Aim of the task> The first line of the entries and each line after it, through the one that contains "scientific name: Macaca nemestrina", are to be duplicated exactly; no picture belongs in the copy.

Data extracted from a collection:
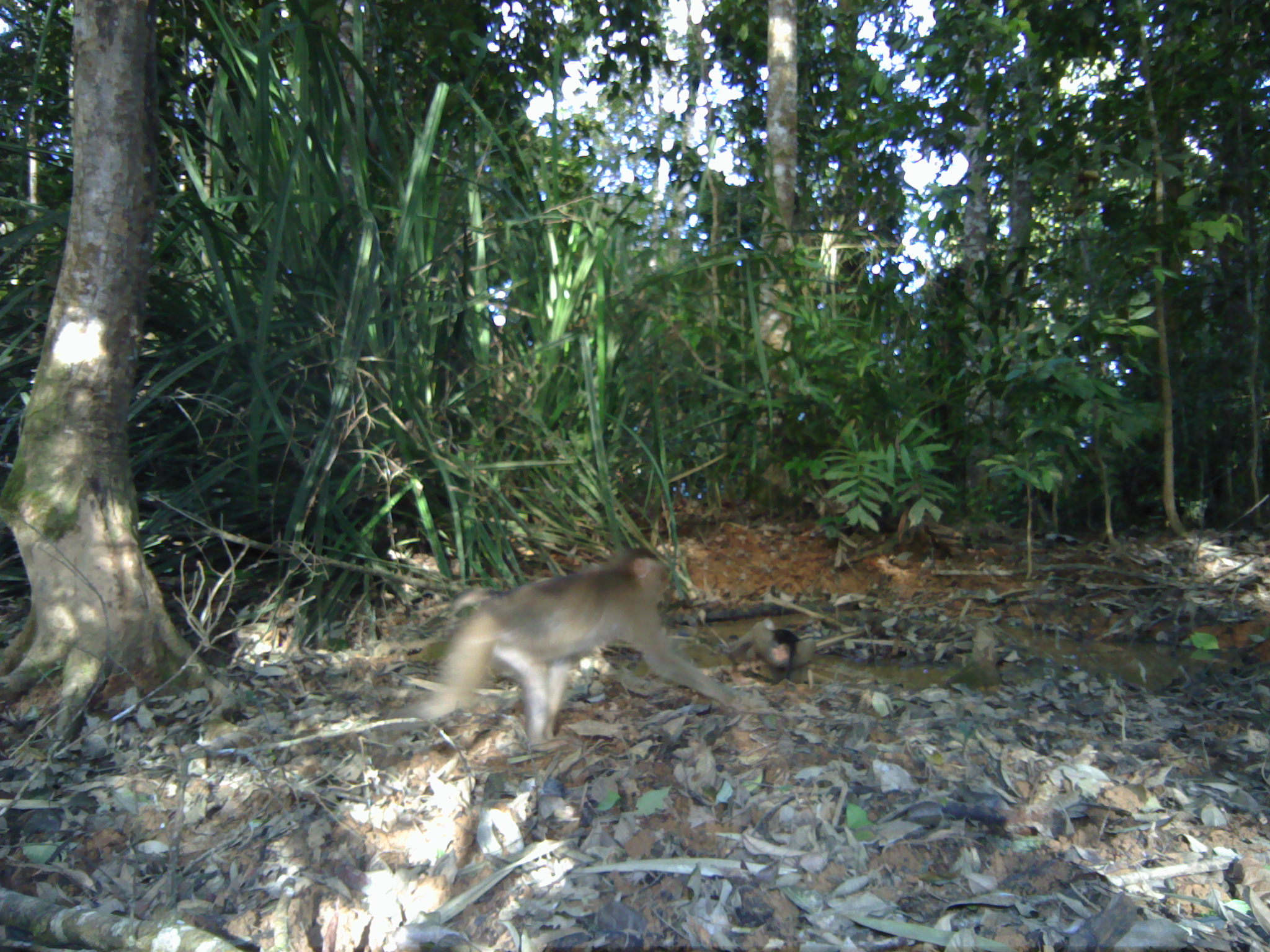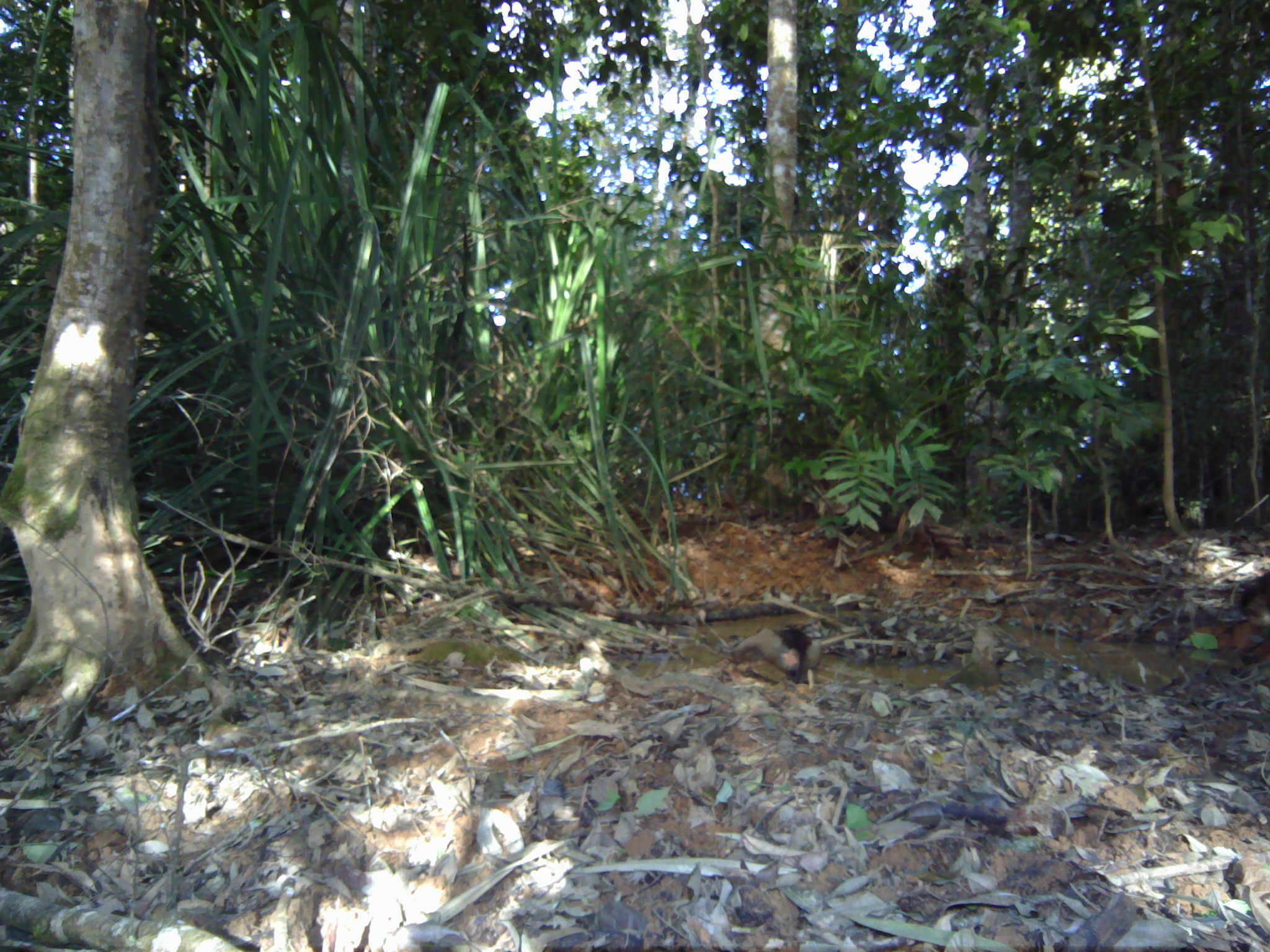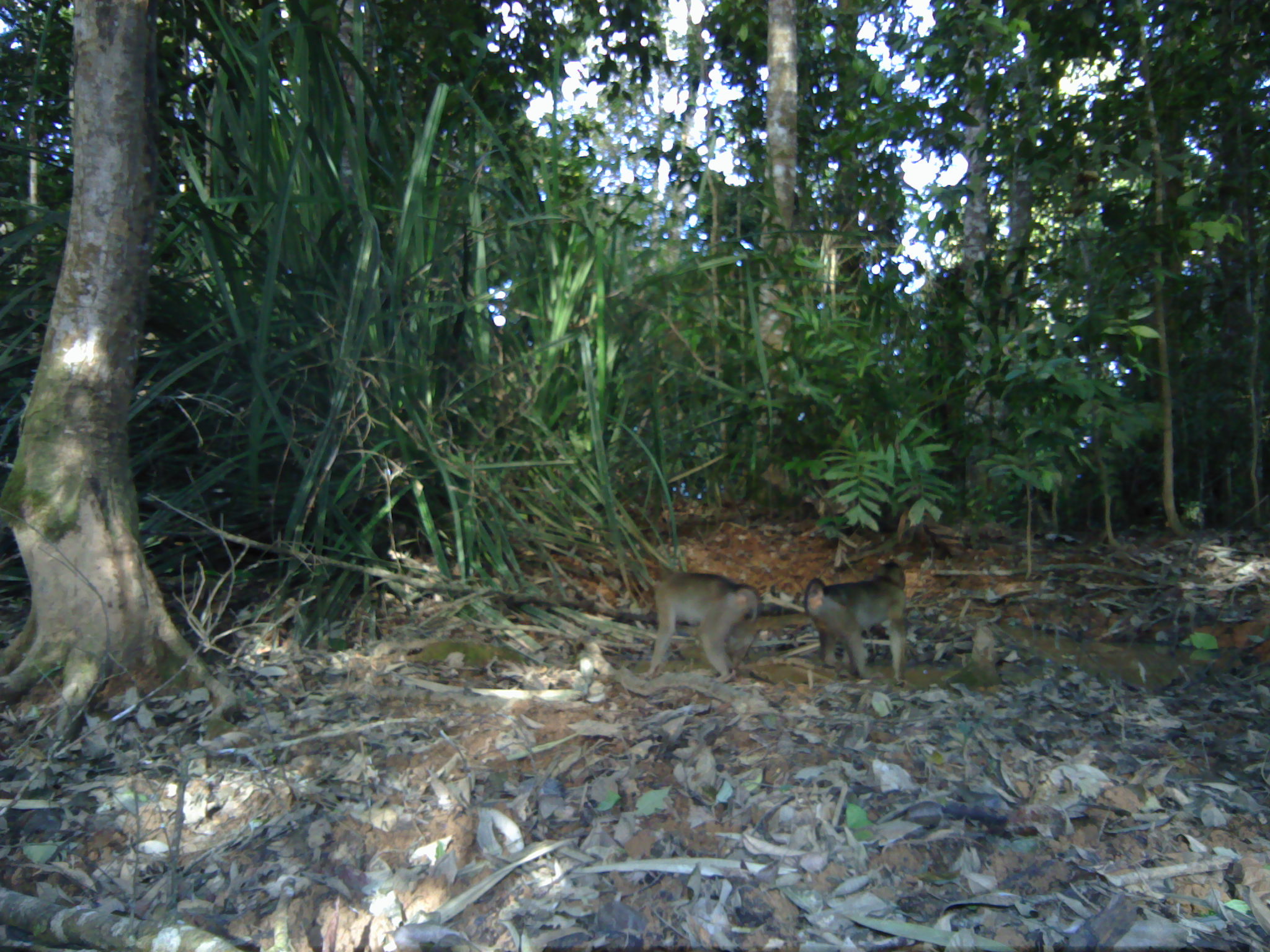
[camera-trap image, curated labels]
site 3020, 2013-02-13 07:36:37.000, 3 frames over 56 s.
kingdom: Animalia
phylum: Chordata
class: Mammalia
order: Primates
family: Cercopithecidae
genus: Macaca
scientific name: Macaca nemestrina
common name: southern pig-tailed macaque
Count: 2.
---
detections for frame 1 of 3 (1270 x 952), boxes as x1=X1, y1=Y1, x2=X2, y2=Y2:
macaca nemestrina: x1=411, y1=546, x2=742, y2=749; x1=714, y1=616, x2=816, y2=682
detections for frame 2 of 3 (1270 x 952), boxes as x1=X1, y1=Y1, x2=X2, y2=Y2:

Exercise output>
[camera-trap image, curated labels]
site 3020, 2013-02-13 07:36:37.000, 3 frames over 56 s.
kingdom: Animalia
phylum: Chordata
class: Mammalia
order: Primates
family: Cercopithecidae
genus: Macaca
scientific name: Macaca nemestrina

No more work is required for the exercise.